Stated exercise:
Reproduce the listing below word for word, omitting the pictures.

Supplied entries:

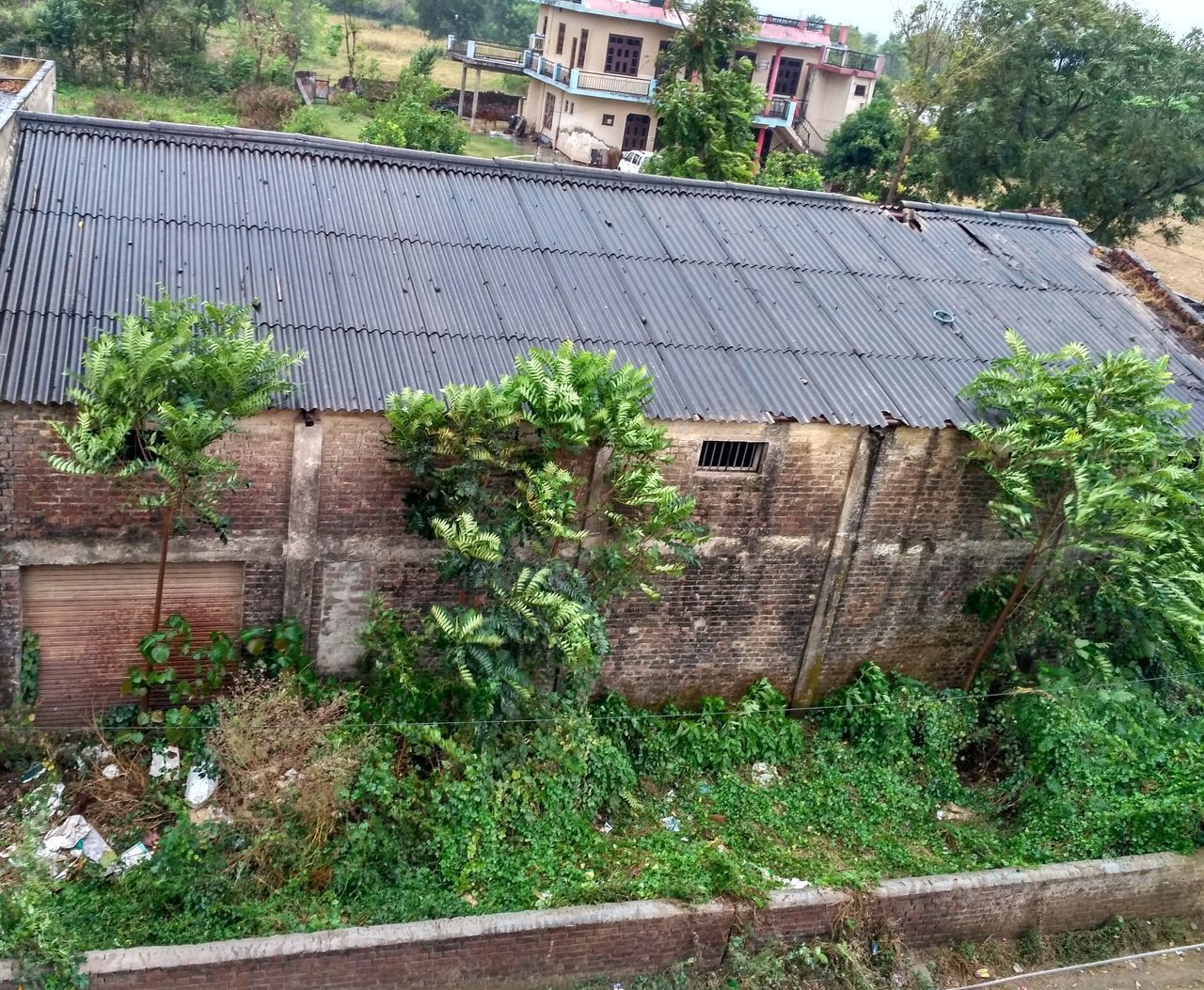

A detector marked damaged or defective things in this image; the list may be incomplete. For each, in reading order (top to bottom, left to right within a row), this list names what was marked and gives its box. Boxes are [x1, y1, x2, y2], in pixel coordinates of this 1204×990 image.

rusty rolling shutter [20, 568, 245, 730]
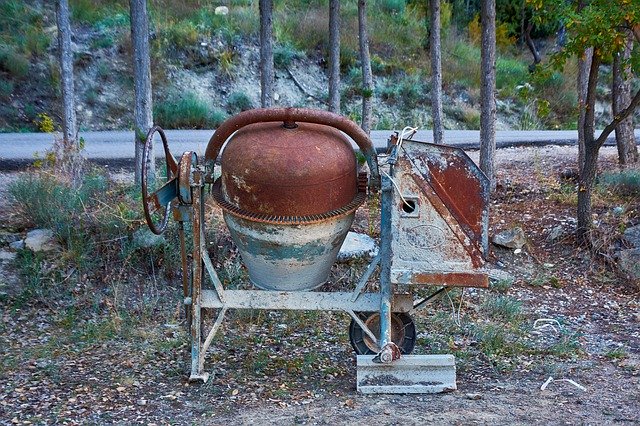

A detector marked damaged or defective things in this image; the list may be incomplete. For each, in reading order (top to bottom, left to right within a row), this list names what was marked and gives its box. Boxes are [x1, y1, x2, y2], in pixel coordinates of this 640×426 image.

rusty mixer drum [210, 110, 364, 290]
rusty metal panel [390, 138, 490, 288]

Reply to the task:
A detector marked damaged or defective things in this image; the list may be incomplete. For each, in reading order (top to bottom, left to right within a row), this list names what was marked and gives its box. Boxes are [x1, y1, x2, y2], in pixel coordinates of this 1204×990 image.

rusty rolling shutter [20, 568, 245, 730]

A detector marked damaged or defective things in this image; the list may be incomplete. For each, in reading order (top to bottom, left to right within a row), this list names what was marked and gives its box. Boxes are [x1, y1, x2, y2], in pixel coordinates of this 640×426 image.

rusty mixer drum [210, 110, 364, 290]
rusty metal panel [390, 138, 490, 288]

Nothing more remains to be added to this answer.